Yearning for this safety, Love describes an absence of touch – the loss of intimacy through which loneliness seeps in. Two frigid figures lie side by side, estranged even in their nearness. One partner has turned away, withdrawn and detached, while the other lies awake, adrift in thought. Siopis reflects, “What we don’t experience directly, we imagine. And imagination has its own way with horror, filling our minds with images that get under the skin of our most intimate relationships.” As her head droops with heaviness, the painted figure drifts to the place where imagination and experience converge, reflecting on the vicissitudes of love grown bitter. Glazed in glue, the bed feels cold and the bodies distant. Only her hands, holding each other, glow warmly. The gesture is enigmatic, as is the red pigment that reveals her form beneath the sheets. “Shame floods, colouring the outer surface of the body with its visible sign: blushing,” Griselda Pollock writes in her response to Siopis’s exhibition Three Essays on Shame (2005). “But it can also be the hidden shame that no one knows. It is other. The other that can heat and colour my body and silence my tongue.” In concealing her genitalia with this embrace, the figure invokes the weight of shame – that of desire and womanhood – a theme that Siopis so often speaks to in her works. Yet there remains a sense of ambiguity within this act: is it blushing, or warming with the possibility of change? 

Love is part of a body of work first exhibited under the title Lasso – a word the artist describes as double-edged. It implies the risk of being subject to others’ violence, or an understanding and acceptance that suffering is an integral part of the world. Siopis uses this tension to explore both vulnerability’s ache and its potential for transformation.

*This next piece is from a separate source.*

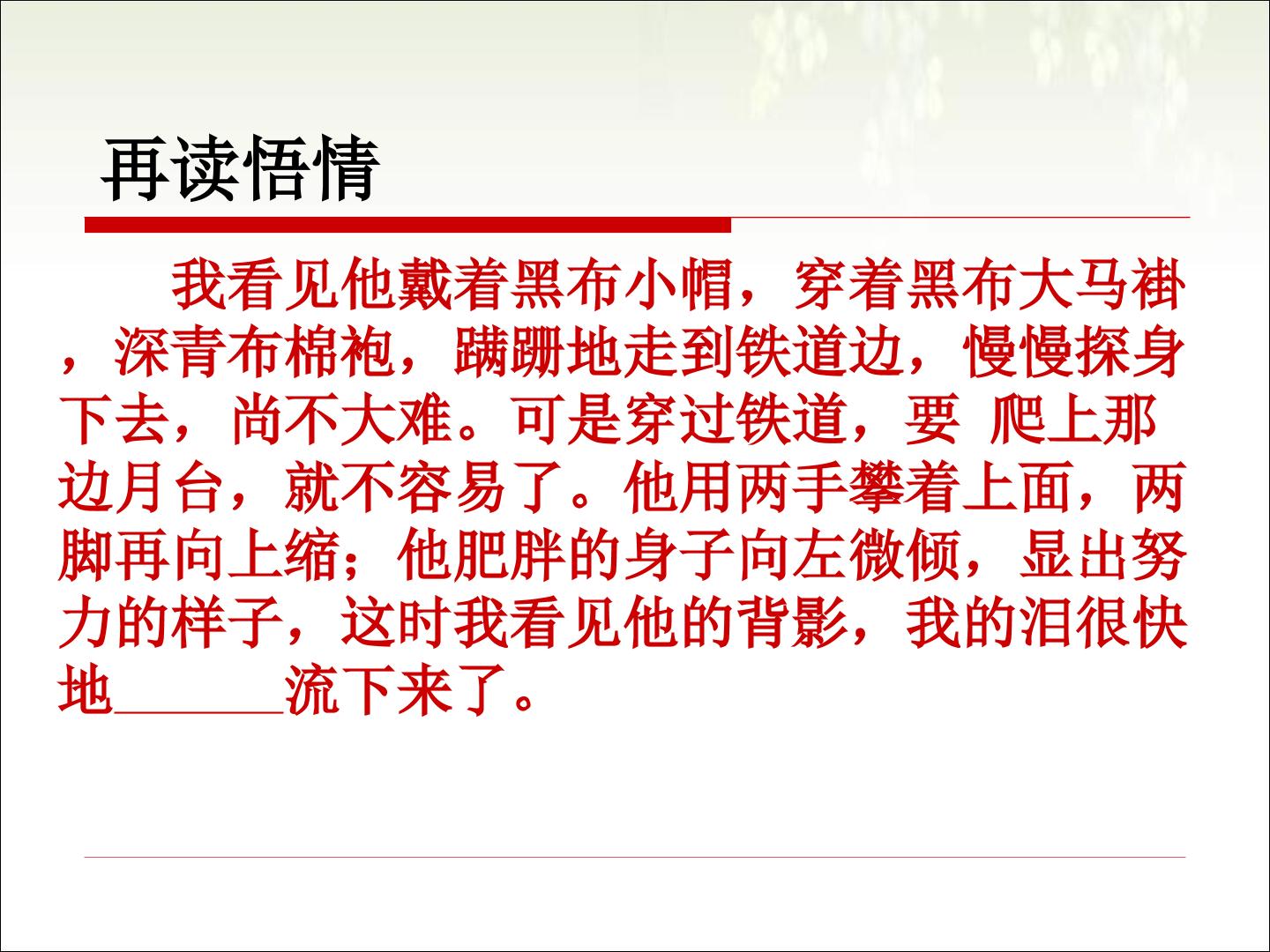 再读悟情

我看见他戴着黑布小帽，穿着黑布大马褂，深青布棉袍，蹒跚地走到铁道边，慢慢探身下去，尚不大难。可是穿过铁道，要 爬上那边月台，就不容易了。他用两手攀着上面，两脚再向上缩；他肥胖的身子向左微倾，显出努力的样子，这时我看见他的背影，我的泪很快地____流下来了。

Gerrit Olivier suggests that even when Siopis’s work “deals with instability or despair, it is never despairing; instead, it is affirming and exhilarating, alert to the aliveness we can discover in the world and in ourselves.”

b.1953, Vryburg; works in Cape Town

In describing Penny Siopis’ practice, a necessary caveat: it is too slippery in form, too wide-ranging in ambition, to be distilled to pithy statement. Hers is an “aesthetic of accumulation,” a logic of excess, a hoarding of signs. Edges, boundary lines, beginnings and endings, states of change – these are among the subjects that inform her enquiries. As to a single preoccupation, the artist offers residue. A ‘historical materialist’, Siopis looks to the traces of past action, asks after the vibrancy of artefacts made and found, what they might recall of their provenance. She moves between modes with limber agility, playing the roles of both artist and archivist. While predominantly a painter, Siopis’ practice extends to include found film and objects in a sustained meditation on trauma as it appears, the artist writes, “in material amalgam.” From her early ‘history’ paintings to Will, a growing collection of objects and their anecdotes to be bequeathed to friends and family at the artist’s death, loss (past, forthcoming) is a constant undertone. Pursuing a “poetics of vulnerability”, Siopis transcribes, however obliquely, shared and individual griefs – punctuated by small moments of tactile transcendence – in the inherited images and historical flotsam, in the residue, with which she works.